The Sun Also Rises by Ernest Hemingway was banned in various cities in America, as well as in Ireland. It was also burned in Nazi bonfires in Germany.

A Farewell to Arms, by Hemingway, was also burned by the Nazis. It was also challenged in various places through the United States and banned in Ireland. Funnily, it was banned in Italy in 1929 because of the accuracy of its account of Italy’s retreat from Caporetto in WWI. Do you know how proud I would be to have the Nazis burn TWO OF MY BOOKS!? That’s how you know you’ve made it, folks.

For Whom the Bell Tolls, Hemingway, was declared non-mailable by the USPS, and Turkish publishers and publishers were put on trial for “spreading propaganda unfavorable to the state”. At least this one didn’t get burned?

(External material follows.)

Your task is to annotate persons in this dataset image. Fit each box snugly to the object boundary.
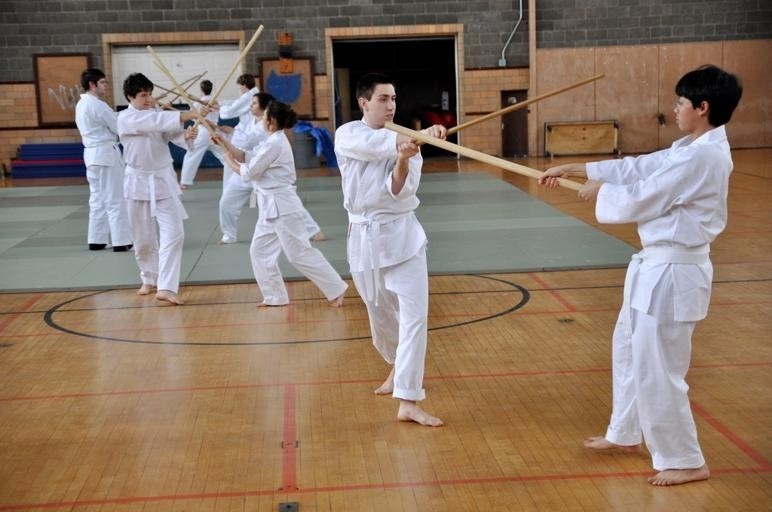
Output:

As I Lay Dying, by William Faulkner, was challenged for “profanity”, “references to abortion”, “taking God’s name in vain” and “masturbation”. In every case, it seems to have been reinstated. Another one where the people just can’t handle questioning the existence of God.

Sophie’s Choice by William Styron, was banned in South Africa. This novel about a Holocaust survivor was challenged in 2002 in California, but was returned. They were concerned about “sexual content”. When the bigger issue here that there was a f*cking Holocaust in the first place. Ok.

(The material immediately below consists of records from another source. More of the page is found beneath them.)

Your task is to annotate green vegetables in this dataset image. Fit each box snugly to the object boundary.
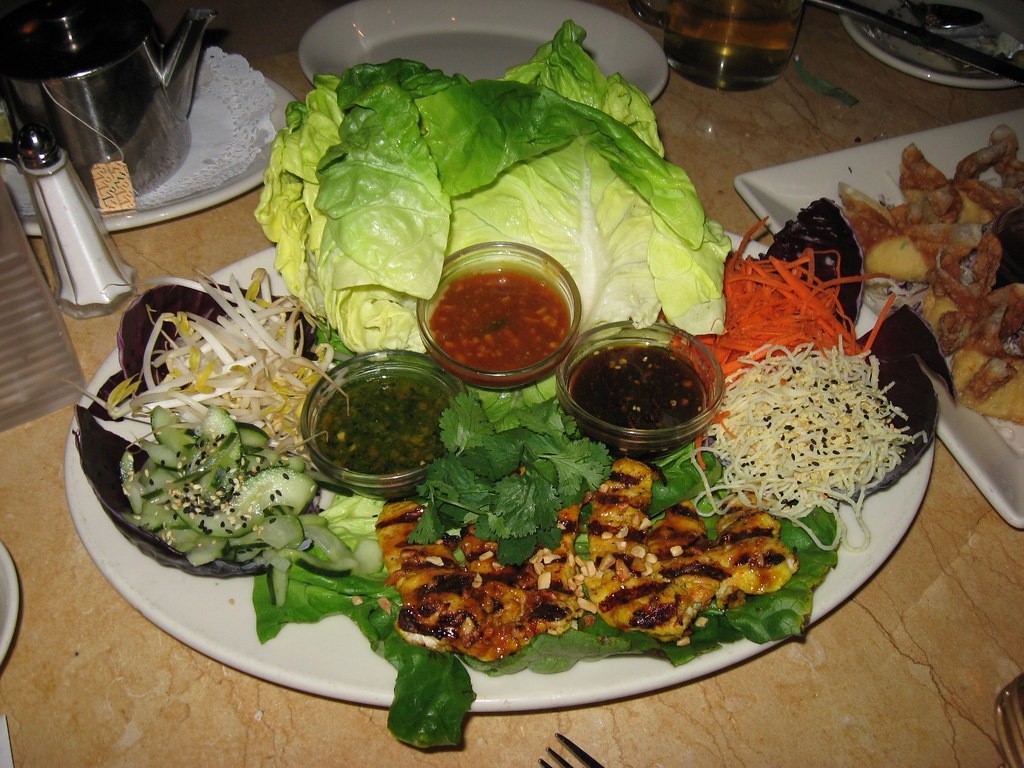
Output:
[256,16,730,552]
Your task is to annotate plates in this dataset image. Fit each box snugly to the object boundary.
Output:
[66,246,936,711]
[0,540,19,668]
[27,77,307,236]
[733,109,1024,532]
[839,0,1024,89]
[300,0,668,123]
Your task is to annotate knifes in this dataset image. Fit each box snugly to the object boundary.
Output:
[808,0,1024,83]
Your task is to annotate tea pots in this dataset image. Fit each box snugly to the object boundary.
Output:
[0,0,216,212]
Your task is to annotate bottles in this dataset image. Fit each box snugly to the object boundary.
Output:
[18,125,137,319]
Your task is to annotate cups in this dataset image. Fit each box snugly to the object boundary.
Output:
[995,674,1024,768]
[628,0,804,90]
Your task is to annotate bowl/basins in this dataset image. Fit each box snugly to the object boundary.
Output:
[555,320,728,462]
[301,350,467,499]
[417,241,581,389]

Cat’s Cradle and Slaughterhouse Five by Kurt Vonnegut. Vonnegut is a polarizing man so frankly it would be more surprising to me if he HADN’T been at least challenged at some point? “Obscene language”, “sexual scenes”, “blaspehmy” and “references to religious matters” were of course, all cited for Slaughterhouse Five. Also “bestiality” and “sexually deviant behavior”, but I mean honestly that stuff is gonna come up at some point and if your kid hasn’t already seen a reference to that by highschool then they gotta live under a rock. A Michigan county prosecutor actually wrote in 2007 that the passages in question “illustrated a larger literary, artistic or political message” and were not intended to appeal to salacious, lascivious interests, thus they were not in violation of any laws. I’d say Cat’s Cradle was probably challenged mostly on principle at that point lol.

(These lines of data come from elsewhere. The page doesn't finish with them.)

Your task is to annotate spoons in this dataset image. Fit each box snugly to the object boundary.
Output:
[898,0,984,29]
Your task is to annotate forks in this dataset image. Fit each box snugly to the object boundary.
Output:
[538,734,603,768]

Lastly, just because it made me laugh- The Lord of the Rings by J R R Tolkien was burned outside Christ Community Church, along with other Tolkien novels, in 2001 as satanic. Are you people stupid? JRR TOLKIEN CONVERTED HIS BFF, CS LEWIS TO CHRISTIANITY. CS Lewis, the author of Narnia and one of the most quoted theological authors in my opinion. Tolkien converted him. And you burn HIS BOOKS as Satanic!?!?!?!?!? Christianity is literally a THEME IN LOTR and the entire Middle-Earth universe. Dear LORD y’all are dense

Anyway. I wanted to share these books with you, and some of the reasons they were banned/challenged, and my thoughts on that…. Just to point out how dangerous that is. So many of these were challenged on the basis that they would encourage people to think differently from the status quo… and that scares people. Small minded people love to have a little box to live within, and if someone tries to step outside of that, then they’re ostracized. If someone even tries to think outside of that box, just to try it, then those small minded people get scared- because what if the box gets bigger? What if the box breaks down, because someone pushed on it? Comfortable is truly a place, but it’s not a place in which you can grow.

If you haven’t yet, try reading some of these books. They might inspire some critical thinking, or give you some ideas you’ve never really considered. At the least, you’ll be pushing on that box.